[Request A]: In the text passage on the plastics treaty talks, what position does Rufino Varea hold?

[Text passage]:
▽

Negotiators will resume talks at a date yet to be specified and this cannot be business as usual. We call on governments to reconvene with urgency and integrity, to reject watered down text that leaves industry loopholes, to fix the rules of procedure so progress cannot be blocked by a minority, and to consider the adoption of voting options that prevent the tyranny of consensus.
The Pacific will not be silent. We will continue to champion a treaty that ends plastic colonialism, secures finance for frontline communities and makes polluters pay for the harm they have caused.
Reactions from PICAN:
Rufino Varea, Director of the Pacific Islands Climate Action Network (PICAN) says:
“This outcome is a betrayal of communities that already shoulder the burden of plastic pollution. Our fisheries, our food and our health are being sacrificed for corporate convenience. Industry lobbyists should not be allowed to write the rules for our waters and our shores. We will not accept a treaty that locks us into a future of pollution and debt. If this broken process will not deliver a strong treaty, then progressive countries must consider a treaty of the willing with voting options that stop the paralysis. We will not stop fighting until the treaty protects people and stops plastic production at source.”

△

(Items from a data source)
▽

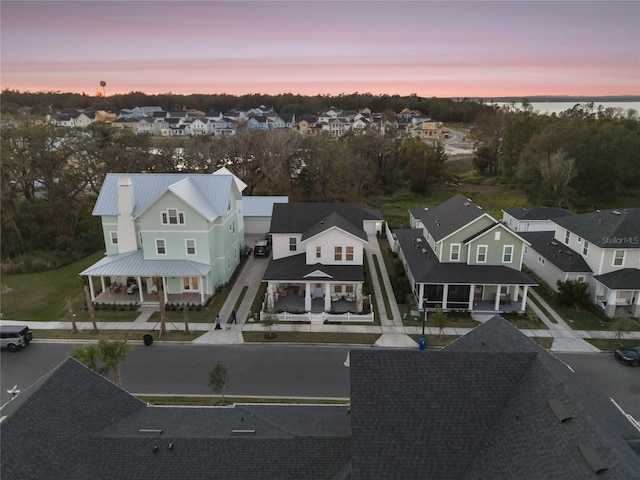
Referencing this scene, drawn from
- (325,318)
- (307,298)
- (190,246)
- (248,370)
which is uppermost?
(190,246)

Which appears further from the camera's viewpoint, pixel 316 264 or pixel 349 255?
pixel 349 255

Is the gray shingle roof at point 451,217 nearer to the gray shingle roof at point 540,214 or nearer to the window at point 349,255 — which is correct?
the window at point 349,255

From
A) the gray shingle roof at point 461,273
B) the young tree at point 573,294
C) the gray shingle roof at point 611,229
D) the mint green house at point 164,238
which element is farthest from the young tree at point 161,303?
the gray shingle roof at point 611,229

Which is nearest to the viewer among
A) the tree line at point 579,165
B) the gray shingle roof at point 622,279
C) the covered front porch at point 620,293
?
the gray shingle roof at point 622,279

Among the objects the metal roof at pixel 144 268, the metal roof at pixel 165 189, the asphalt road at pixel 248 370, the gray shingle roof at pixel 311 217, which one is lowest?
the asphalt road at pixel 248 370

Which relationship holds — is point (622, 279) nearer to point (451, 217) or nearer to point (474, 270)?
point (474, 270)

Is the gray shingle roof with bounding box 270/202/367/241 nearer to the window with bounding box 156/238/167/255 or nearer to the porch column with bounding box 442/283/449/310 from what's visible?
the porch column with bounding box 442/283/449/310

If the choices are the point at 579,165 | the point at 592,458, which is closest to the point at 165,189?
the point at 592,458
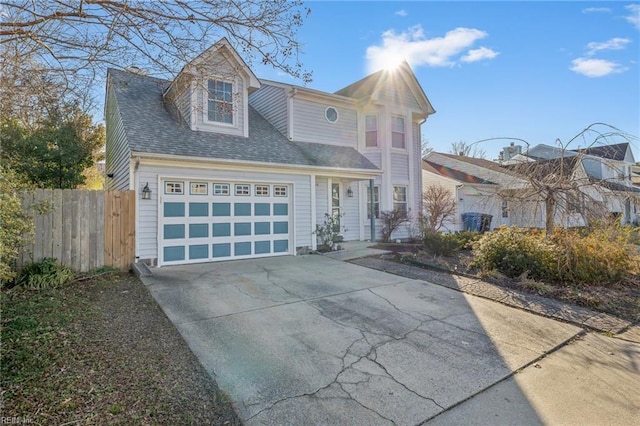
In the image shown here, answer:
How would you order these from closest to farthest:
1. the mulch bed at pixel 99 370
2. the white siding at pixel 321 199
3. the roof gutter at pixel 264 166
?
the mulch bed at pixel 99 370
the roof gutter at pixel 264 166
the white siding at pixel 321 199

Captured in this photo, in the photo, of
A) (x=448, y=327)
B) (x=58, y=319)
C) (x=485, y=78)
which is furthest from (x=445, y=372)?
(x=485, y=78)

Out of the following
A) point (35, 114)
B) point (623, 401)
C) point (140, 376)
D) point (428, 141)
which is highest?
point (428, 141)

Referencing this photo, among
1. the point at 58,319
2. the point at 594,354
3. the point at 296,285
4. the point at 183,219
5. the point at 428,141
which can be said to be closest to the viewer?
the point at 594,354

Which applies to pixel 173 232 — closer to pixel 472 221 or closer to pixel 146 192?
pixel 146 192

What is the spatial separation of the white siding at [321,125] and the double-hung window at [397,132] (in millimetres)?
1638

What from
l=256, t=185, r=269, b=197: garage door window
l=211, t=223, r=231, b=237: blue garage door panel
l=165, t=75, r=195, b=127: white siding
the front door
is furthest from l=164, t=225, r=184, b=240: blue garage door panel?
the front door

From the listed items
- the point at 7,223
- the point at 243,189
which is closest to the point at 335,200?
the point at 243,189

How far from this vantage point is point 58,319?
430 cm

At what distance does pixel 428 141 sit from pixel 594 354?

△
▽

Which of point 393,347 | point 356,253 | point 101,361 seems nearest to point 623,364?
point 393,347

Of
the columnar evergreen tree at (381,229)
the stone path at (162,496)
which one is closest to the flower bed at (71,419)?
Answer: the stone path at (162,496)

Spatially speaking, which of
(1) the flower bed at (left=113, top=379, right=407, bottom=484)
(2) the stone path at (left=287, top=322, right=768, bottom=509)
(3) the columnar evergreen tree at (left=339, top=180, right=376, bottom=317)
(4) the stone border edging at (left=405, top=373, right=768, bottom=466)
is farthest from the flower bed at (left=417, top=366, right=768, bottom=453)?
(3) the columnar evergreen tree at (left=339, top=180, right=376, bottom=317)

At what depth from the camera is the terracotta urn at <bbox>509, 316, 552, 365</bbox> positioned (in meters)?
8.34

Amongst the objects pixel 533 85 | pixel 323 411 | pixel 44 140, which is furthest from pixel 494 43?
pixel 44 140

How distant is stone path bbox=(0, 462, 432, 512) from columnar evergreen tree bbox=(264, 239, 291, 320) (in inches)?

△

[Request B]: In the rows, swap "white siding" for "white cladding" from the line with "What is the" up to and including the line with "At what distance". Give only those lines again, with nothing else changed.

[Correct result A]: He is Director of the Pacific Islands Climate Action Network (PICAN).

[Correct result B]:
What is the spatial separation of the white cladding at [321,125] and the double-hung window at [397,132] (in millimetres)?
1638

What from
l=256, t=185, r=269, b=197: garage door window
l=211, t=223, r=231, b=237: blue garage door panel
l=165, t=75, r=195, b=127: white cladding
the front door
is furthest from l=164, t=225, r=184, b=240: blue garage door panel?
the front door

From the listed items
- the point at 7,223
- the point at 243,189
which is closest to the point at 335,200?
the point at 243,189

How far from this vantage point is point 58,319?
430 cm

At what distance does pixel 428 141 sit from pixel 594 354?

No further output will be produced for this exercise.